- Your instructions -
Locate each line in the records below that contains the word "this", and copy those lines out in full.

- Data shown -
____

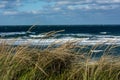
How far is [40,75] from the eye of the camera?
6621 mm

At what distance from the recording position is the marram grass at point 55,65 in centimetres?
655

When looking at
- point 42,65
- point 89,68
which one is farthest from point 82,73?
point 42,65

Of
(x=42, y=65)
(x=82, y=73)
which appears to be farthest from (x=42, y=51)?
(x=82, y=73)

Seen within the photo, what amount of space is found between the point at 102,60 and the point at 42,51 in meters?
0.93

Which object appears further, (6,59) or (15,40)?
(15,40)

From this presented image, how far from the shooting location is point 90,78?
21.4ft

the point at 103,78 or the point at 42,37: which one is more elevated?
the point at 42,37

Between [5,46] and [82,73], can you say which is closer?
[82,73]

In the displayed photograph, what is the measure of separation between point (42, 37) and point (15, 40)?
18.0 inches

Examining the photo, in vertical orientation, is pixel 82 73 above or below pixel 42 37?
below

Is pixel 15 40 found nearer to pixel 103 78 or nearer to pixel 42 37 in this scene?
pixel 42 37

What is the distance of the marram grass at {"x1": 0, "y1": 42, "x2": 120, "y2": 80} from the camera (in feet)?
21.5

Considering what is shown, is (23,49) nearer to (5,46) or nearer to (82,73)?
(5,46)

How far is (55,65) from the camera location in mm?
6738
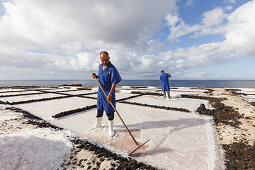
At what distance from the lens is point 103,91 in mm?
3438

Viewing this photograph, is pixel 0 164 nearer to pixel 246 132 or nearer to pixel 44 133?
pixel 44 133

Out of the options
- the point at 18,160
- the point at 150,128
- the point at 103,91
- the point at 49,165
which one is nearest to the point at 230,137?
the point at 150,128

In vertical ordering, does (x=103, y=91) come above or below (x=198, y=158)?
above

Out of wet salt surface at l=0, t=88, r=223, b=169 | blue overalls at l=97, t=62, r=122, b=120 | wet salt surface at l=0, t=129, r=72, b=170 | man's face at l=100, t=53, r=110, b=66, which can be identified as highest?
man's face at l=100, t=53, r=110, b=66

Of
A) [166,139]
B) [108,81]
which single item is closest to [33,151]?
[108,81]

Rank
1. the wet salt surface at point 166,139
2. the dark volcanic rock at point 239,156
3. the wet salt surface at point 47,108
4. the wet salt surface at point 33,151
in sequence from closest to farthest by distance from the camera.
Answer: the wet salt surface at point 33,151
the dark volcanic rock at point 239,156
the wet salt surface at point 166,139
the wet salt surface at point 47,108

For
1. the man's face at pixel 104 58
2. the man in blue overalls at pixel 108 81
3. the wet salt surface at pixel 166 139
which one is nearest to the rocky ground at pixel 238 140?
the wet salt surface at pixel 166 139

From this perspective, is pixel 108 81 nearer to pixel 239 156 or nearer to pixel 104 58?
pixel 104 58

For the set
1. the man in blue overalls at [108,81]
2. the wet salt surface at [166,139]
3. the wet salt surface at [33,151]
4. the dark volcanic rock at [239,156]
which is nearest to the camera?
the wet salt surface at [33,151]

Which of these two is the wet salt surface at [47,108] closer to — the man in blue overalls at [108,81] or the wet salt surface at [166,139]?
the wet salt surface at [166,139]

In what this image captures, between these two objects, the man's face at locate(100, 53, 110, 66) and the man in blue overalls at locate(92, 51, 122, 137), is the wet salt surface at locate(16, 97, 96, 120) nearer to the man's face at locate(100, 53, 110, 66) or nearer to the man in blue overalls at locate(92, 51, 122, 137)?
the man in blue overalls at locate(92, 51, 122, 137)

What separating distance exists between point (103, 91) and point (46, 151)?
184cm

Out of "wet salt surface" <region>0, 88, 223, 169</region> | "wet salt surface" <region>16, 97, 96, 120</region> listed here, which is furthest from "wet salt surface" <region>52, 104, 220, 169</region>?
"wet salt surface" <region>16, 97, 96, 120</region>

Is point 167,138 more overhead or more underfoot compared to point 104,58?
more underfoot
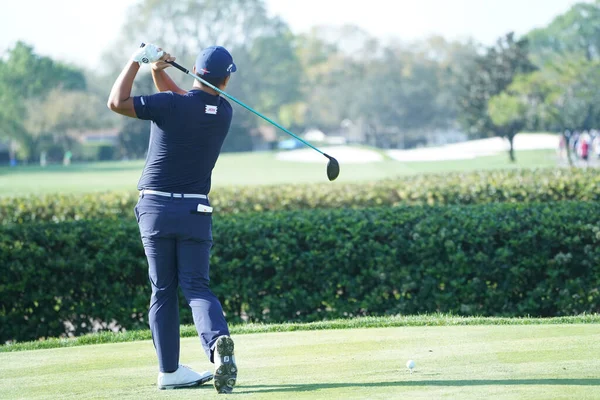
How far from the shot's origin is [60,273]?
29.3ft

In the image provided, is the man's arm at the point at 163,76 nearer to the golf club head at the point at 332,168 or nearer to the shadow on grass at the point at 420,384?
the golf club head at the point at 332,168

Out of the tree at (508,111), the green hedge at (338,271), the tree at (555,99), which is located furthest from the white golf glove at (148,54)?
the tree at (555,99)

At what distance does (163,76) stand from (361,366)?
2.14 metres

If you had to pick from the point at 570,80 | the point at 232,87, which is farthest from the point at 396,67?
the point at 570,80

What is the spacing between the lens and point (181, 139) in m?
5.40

____

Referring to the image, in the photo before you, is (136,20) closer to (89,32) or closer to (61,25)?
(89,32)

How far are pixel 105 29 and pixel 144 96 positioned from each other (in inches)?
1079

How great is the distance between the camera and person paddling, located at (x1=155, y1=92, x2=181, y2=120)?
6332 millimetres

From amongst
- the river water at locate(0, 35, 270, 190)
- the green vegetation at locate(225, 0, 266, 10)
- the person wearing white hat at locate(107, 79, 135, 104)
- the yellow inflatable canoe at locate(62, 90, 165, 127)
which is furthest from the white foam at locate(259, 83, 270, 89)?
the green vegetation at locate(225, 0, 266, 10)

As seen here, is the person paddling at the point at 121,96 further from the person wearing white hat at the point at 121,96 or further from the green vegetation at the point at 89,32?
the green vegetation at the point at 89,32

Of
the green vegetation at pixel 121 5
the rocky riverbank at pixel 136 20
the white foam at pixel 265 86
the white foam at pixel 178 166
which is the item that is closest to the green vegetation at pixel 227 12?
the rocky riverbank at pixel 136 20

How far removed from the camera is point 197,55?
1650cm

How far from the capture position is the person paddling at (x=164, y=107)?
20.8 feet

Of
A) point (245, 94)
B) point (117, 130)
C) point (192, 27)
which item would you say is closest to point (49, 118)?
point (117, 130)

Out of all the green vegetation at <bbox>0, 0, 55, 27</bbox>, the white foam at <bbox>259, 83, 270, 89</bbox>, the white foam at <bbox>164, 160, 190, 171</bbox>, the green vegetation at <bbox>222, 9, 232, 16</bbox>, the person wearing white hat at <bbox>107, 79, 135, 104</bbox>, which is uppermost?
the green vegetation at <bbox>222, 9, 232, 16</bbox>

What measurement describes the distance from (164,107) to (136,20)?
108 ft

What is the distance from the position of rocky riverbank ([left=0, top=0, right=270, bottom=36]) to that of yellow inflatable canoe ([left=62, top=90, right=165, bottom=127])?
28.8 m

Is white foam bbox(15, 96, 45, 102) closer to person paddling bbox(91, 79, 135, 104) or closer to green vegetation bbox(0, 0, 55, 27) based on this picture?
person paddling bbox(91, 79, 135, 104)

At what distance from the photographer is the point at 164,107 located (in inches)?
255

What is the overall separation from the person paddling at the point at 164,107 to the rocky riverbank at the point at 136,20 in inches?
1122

____

- Result of the exercise -
From this presented image, how far from the shooting location is point 90,78?
Is pixel 15 40 found nearer to pixel 103 78 or nearer to pixel 42 37 in this scene?
Viewing this photograph, is pixel 0 164 nearer to pixel 246 132 or nearer to pixel 44 133?
From this perspective, is pixel 108 81 nearer to pixel 239 156 or nearer to pixel 104 58?
In what this image captures, between these two objects, the man's face at locate(100, 53, 110, 66) and the man in blue overalls at locate(92, 51, 122, 137), is the wet salt surface at locate(16, 97, 96, 120) nearer to the man's face at locate(100, 53, 110, 66) or nearer to the man in blue overalls at locate(92, 51, 122, 137)?
Is white foam bbox(15, 96, 45, 102) closer to person paddling bbox(91, 79, 135, 104) or closer to green vegetation bbox(0, 0, 55, 27) based on this picture?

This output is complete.